REQUESTS:
A. Answer these about the forum thread on modifying warhawk riders, which comes before the items:
(i) How many warhawk riders did MonteCristo get at first?
(ii) What kind of store sold the older Warhammer models?
(iii) How much did the spearman warhawk rider and the mage on a warhawk cost together?
B. Extract the forum thread on modifying warhawk riders verbatim, from "## Dusty's Corner" up to and including "make it rotten.".
C. In two sentences, summarize the forum thread on modifying warhawk riders, which appears ahead of the items.

SELECTED EXCERPT:
☆ ☆ ☆ ☆

# Modifying Suggestions for Warhawk Riders



## MonteCristo (Jul 2, 2011)

I got three warhawk riders and as luck would have it, the same three ones.
I have three of this kind (not my pic, found it in google images):









Any ideas how i can change two of them to look more unique? I am more concerned with the changing the elf, not so much the hawk. they are slightly smaller than other wood elf models so changing body parts mite be a challenge.


----------



## alasdair (Jun 11, 2009)

You could have one flying at a more extreme angle, and have a converted rider that can be more focussed on holding on than shooting


----------



## Dusty's Corner (Aug 25, 2008)

1 could have folded back wings, rotate the head a little
1 could go biomechanical
1 could have something being grabbed in it's claws.
Perhaps turn 1 nurgley, make it rotten.
you could perhaps add a harness or armour.


----------



## MonteCristo (Jul 2, 2011)

Thanks for the suggestions! I went to a comic book store today that sold older Warhammer models for cheap! I found a spearman warhawk rider and a mage on a warhawk, and got them both for fifteen bucks! What i think i will end up doing is using one model as is (pictured above), put the mage on another, and put the spearman on the third. Then I mite put something in the talons or add armour like Dusty's Corner suggested. I will probably just use the two old warhawk models as is without any riders


----------

☆ ☆ ☆ ☆

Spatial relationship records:

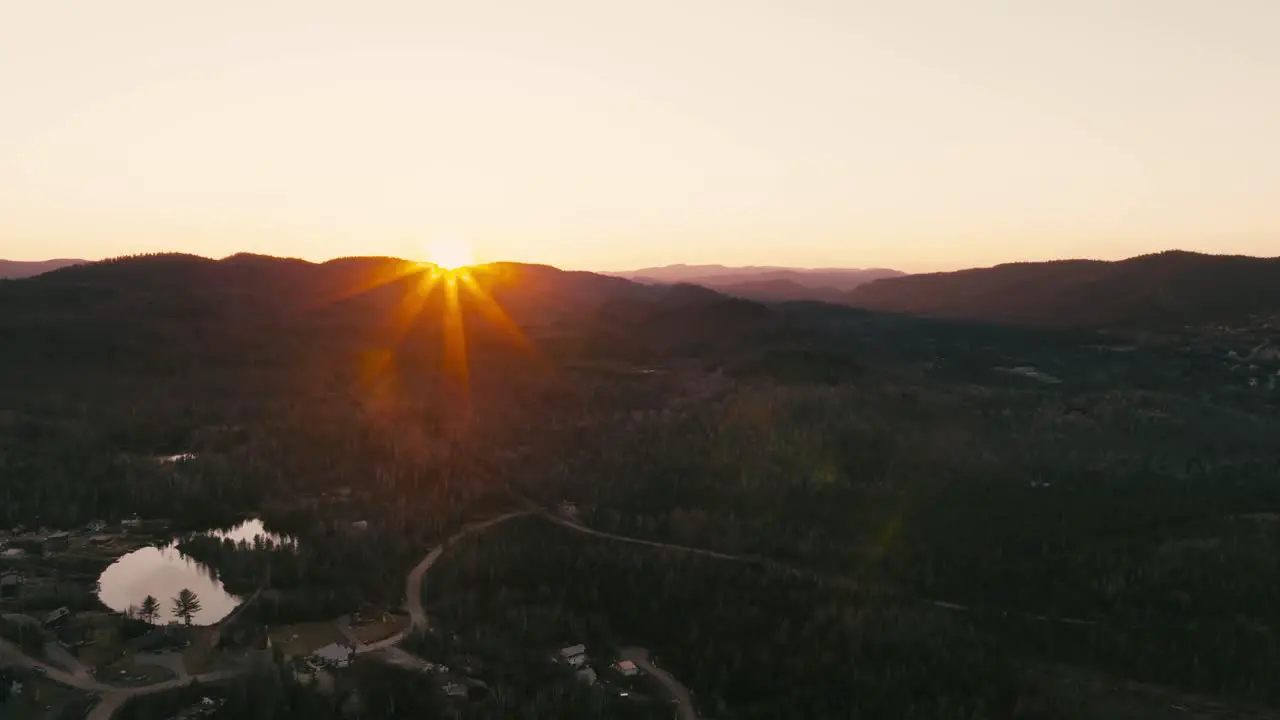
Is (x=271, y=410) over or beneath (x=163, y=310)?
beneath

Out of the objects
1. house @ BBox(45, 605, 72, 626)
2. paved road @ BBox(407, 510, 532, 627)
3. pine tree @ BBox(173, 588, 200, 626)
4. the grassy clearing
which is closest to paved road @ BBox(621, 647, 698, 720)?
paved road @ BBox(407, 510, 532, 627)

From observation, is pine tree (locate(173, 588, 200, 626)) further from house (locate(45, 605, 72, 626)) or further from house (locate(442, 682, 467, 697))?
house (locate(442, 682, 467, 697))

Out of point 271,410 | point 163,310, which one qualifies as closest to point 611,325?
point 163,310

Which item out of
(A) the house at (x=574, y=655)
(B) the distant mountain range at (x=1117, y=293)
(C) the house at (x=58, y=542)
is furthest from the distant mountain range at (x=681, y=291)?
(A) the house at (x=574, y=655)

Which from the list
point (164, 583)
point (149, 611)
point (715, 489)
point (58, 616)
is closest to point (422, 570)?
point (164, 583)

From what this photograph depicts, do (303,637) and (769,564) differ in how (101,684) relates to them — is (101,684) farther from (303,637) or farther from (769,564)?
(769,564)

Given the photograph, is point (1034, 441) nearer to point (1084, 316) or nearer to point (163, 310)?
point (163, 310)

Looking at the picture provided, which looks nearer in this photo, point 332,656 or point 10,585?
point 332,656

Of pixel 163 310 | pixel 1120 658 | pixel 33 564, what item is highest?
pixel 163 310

☆ ☆ ☆ ☆

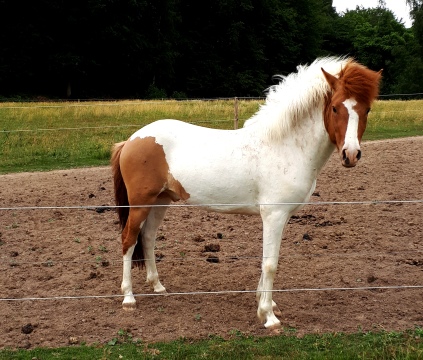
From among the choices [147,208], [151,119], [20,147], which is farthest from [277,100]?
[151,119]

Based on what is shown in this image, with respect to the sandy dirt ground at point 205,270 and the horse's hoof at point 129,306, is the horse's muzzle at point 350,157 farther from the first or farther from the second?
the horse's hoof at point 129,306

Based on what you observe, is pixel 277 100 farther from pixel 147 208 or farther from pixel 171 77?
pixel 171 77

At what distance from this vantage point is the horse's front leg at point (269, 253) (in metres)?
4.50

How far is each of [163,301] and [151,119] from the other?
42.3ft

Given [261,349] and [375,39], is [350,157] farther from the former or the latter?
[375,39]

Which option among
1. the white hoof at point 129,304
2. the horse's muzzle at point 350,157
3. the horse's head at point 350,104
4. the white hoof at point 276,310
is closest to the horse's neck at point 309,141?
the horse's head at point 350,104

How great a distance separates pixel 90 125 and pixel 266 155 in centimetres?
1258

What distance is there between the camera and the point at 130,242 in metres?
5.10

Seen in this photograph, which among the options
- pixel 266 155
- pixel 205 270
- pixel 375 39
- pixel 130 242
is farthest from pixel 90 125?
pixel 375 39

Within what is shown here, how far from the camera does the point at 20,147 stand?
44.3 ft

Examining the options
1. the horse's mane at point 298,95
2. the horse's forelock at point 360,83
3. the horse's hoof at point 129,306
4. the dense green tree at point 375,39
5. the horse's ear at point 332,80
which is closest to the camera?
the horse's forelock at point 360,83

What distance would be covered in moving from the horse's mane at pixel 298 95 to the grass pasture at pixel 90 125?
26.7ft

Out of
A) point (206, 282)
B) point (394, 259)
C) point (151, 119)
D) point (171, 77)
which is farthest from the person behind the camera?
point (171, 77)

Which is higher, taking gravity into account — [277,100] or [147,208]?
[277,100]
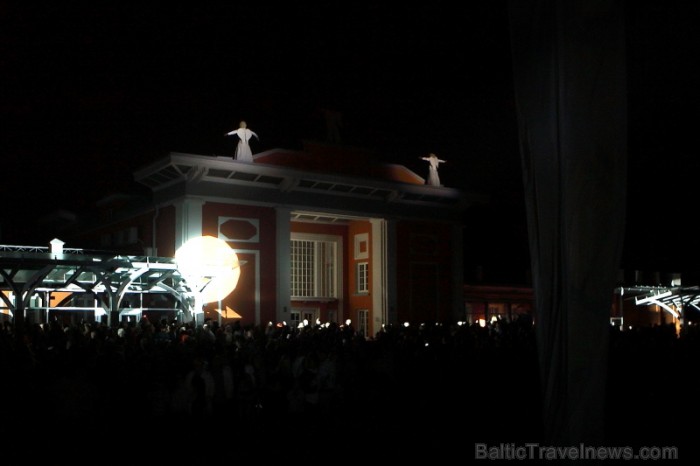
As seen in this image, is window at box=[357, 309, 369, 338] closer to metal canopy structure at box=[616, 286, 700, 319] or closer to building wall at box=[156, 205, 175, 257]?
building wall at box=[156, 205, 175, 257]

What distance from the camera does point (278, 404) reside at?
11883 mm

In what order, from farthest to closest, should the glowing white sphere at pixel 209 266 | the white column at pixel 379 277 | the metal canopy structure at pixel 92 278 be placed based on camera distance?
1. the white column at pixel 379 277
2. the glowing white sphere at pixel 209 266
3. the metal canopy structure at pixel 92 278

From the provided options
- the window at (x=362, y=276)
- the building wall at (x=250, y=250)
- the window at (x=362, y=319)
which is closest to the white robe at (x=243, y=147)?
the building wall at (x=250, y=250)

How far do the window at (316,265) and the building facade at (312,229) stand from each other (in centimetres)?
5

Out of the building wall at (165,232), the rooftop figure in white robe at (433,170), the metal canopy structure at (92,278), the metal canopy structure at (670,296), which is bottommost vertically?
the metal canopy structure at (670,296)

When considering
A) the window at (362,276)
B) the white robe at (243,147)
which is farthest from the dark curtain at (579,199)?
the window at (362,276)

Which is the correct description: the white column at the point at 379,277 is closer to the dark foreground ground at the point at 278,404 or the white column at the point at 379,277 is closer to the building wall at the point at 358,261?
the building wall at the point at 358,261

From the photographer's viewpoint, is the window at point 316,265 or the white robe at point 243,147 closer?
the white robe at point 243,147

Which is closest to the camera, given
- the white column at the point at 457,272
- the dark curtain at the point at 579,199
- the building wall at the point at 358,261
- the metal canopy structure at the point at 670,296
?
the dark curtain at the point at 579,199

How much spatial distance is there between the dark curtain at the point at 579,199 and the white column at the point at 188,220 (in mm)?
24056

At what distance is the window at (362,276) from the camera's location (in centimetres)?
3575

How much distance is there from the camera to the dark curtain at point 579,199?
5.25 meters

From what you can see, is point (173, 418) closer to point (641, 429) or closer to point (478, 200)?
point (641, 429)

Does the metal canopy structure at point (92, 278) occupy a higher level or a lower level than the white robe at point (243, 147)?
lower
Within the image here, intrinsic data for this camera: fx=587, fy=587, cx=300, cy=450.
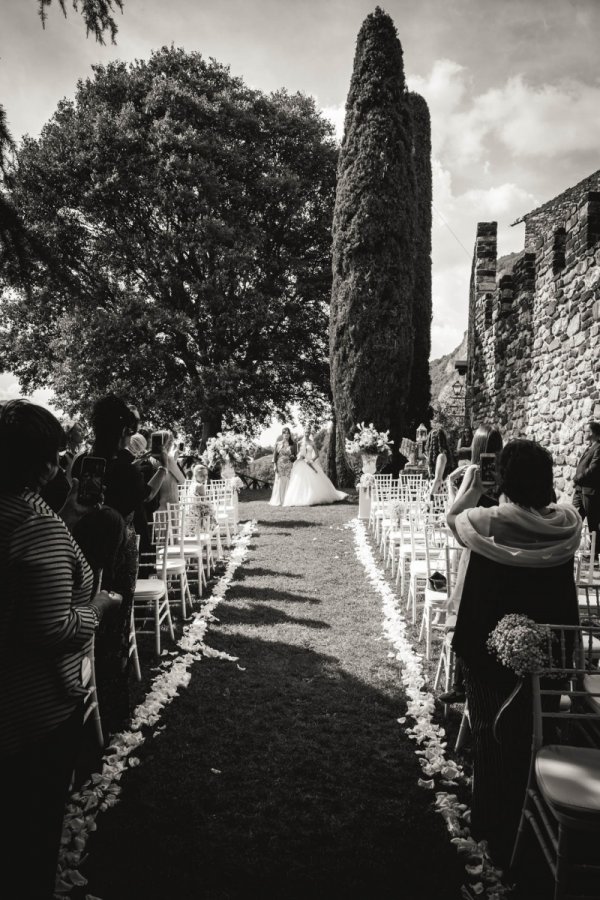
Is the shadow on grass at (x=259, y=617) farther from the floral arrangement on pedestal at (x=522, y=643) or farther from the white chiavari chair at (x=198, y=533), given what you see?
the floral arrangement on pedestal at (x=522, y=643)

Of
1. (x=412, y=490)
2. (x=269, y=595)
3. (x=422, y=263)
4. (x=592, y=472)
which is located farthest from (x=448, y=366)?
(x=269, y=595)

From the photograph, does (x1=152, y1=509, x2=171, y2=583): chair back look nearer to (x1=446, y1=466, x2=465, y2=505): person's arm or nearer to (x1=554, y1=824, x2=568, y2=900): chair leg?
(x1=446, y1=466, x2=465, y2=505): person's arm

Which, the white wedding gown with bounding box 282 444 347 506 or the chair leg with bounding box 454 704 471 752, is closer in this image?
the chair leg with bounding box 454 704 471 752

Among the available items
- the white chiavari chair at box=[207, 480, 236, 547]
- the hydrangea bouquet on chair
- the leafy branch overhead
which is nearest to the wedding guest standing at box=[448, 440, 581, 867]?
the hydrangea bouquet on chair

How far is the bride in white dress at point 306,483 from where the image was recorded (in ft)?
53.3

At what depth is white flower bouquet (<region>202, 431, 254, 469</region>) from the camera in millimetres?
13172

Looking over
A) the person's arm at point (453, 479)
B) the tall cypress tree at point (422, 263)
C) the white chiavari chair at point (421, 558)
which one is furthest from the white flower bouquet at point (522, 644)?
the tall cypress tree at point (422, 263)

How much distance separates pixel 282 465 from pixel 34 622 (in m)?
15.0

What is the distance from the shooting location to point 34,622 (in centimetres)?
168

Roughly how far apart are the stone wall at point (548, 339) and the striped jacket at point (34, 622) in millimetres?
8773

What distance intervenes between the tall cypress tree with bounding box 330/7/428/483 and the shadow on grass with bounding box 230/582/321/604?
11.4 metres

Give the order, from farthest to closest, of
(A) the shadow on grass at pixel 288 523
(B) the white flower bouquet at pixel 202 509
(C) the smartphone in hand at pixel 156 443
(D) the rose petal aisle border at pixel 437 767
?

☆ ☆ ☆ ☆

RESULTS FOR THE EXERCISE:
A.
(i) Three.
(ii) A comic book store.
(iii) Fifteen bucks.

B.
## Dusty's Corner (Aug 25, 2008)

1 could have folded back wings, rotate the head a little
1 could go biomechanical
1 could have something being grabbed in it's claws.
Perhaps turn 1 nurgley, make it rotten.

C. MonteCristo has three identical warhawk riders and asks how to make two of them look more unique, with the elf riders as the main concern. Other posters suggest changes such as a more extreme flying angle, folded wings, something grabbed in the claws, or added armor, and MonteCristo plans to mount a spearman and a mage found cheaply at a comic book store and possibly add something in the talons or armor.